Finden Sie es grundsätzlich gerecht, dass jemand sein Vermögen abgeben muss, wenn es keinen Erwerbsarbeitsplatz für ihn gibt?

3) Es ist absehbar, dass in Zukunft viele der derzeit noch bestehenden Erwerbsarbeitsplätze durch Rationalisierung und Automatisierung (Stichwort: Digitalisierung und Industrie 4.0) verschwinden werden.

Halten Sie die geplante Abschaffung der Notstandshilfe und die Enteignung von Beziehern der Mindestsicherung für eine geeignete Maßnahme um den genannten, absehbaren Entwicklungen in der Arbeitswelt zu begegnen?

4) Wollen Sie weiterhin an der erklärten Absicht festhalten, die unmittelbar Betroffenen – also Erwerbsarbeitslose – nicht miteinzubeziehen?

Oder werden Sie sich an die gesetzlichen Vorgaben halten und so wie es das ILO Übereinkommen 122 (Artikel 3) fordert, die Vertreter der Personen miteinbeziehen, die von den beabsichtigten Abschaffung der Notstandshilfe betroffen sein werden, damit deren Erfahrung und Meinung volle Berücksichtigung finden kann?
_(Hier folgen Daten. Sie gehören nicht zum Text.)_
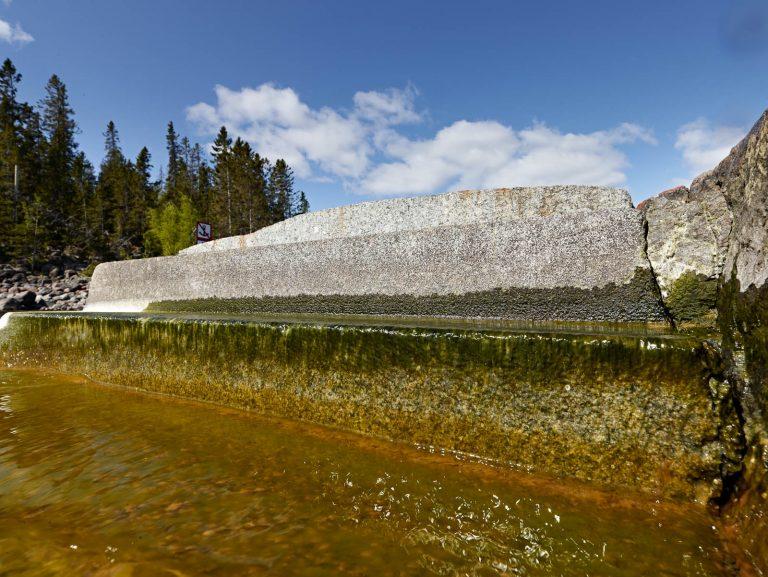 Två trappsteg inhuggna i klippan, det nedre fuktigt och grönt av mossa. Nedanför strömmar vattnet och döljer nästa trappsteg. Katarina Löfström, Passage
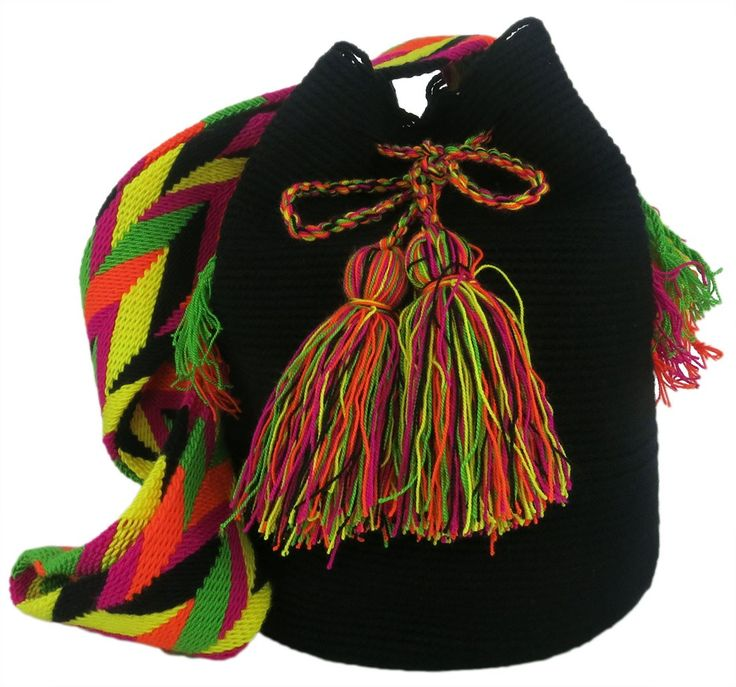 One of a kind authentic two threads Wayuu Mochila bag with a cinch strap. Two classic tassels close the bag.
5) Sehen Sie in der beabsichtigten Abschaffung der Notstandshilfe und der Enteignung von Erwerbsarbeitslosen geeignete Schritte zum Schutz des Rechts seinen Lebensunterhalt durch frei gewählte oder angenommene Arbeit zu verdienen (gemäß Artikel 6 des WSK-Pakts)?

6) Wie gewährleistet die Abschaffung der Notstandshilfe und die Enteignung von Erwerbsarbeitslosen, dass Arbeitnehmer ein Arbeitsentgelt erhalten, welches mindestens einen angemessenen Lebensunterhalt für sie und ihre Familien sichert (gemäß Artikel 7 des WSK-Pakts)?